Life is so much bigger than ourselves. My hope is to instill this in my own children. On more days that most, I smile reflecting on their ability to see life beyond their own needs and wants.

So tonight I relish in the small things that bring happiness. Positivity pulls me along. That half-full glass is much more alluring than the alternative.

As I type on my keyboard and enjoy expressing my feelings in the written word, I dance to the background Pandora selection of "Play that Funky Music". Happiness.

A text comes in from my college boy, Ben. Top of the order are his 18 year-old goals and a shoe purchase. <smile>

Zach changed a profile picture to a favorite photo I snapped. Photo memories bring me happiness.

A sleeping and appreciative 14 year-old in the basement warms my heart.

And reading a "bitchy" blog post from a talented and big-hearted friend reminds me of the importance of not taking myself too seriously.

No one said this journey of life was going to be easy.
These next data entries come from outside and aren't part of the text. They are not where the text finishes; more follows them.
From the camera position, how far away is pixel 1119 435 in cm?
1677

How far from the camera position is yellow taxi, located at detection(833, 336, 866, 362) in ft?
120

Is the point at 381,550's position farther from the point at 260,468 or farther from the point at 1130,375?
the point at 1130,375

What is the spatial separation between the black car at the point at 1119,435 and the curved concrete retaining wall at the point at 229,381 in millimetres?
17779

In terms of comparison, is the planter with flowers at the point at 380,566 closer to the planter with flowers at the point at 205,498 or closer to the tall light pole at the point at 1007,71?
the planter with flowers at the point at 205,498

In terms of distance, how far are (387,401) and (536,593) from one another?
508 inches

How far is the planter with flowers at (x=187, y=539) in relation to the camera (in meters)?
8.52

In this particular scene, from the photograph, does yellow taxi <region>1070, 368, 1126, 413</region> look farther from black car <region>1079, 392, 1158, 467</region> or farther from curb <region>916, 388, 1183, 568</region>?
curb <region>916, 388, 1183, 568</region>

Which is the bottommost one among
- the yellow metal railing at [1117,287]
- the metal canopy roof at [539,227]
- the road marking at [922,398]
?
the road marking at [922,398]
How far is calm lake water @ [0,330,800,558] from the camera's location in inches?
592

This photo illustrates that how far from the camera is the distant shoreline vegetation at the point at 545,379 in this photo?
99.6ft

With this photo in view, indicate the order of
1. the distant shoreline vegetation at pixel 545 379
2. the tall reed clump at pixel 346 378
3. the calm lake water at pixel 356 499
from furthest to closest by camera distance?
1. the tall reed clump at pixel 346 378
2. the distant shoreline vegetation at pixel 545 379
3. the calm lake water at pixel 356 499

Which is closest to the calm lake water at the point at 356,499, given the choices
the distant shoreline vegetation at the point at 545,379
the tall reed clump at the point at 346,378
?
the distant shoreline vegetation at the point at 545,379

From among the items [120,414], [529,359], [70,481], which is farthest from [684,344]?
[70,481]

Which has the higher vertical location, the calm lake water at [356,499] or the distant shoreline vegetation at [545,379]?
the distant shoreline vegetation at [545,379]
It is the inevitable consequence of being human (can we blame Eve?).

I will now take on the question of my wise young friend.

"What does it take for someone to be happy?"

My answer:

Perspective. Forgiveness (including of yourself). And the ability to embrace joy.

That pretty much sums it up for me.

Oh....and positivity. I will throw that in for good measure. Embracing the little pieces of joy that surround you will help win in the daily life battles. A great place to land your heart and keep our journey in perspective. Just my humble opinion.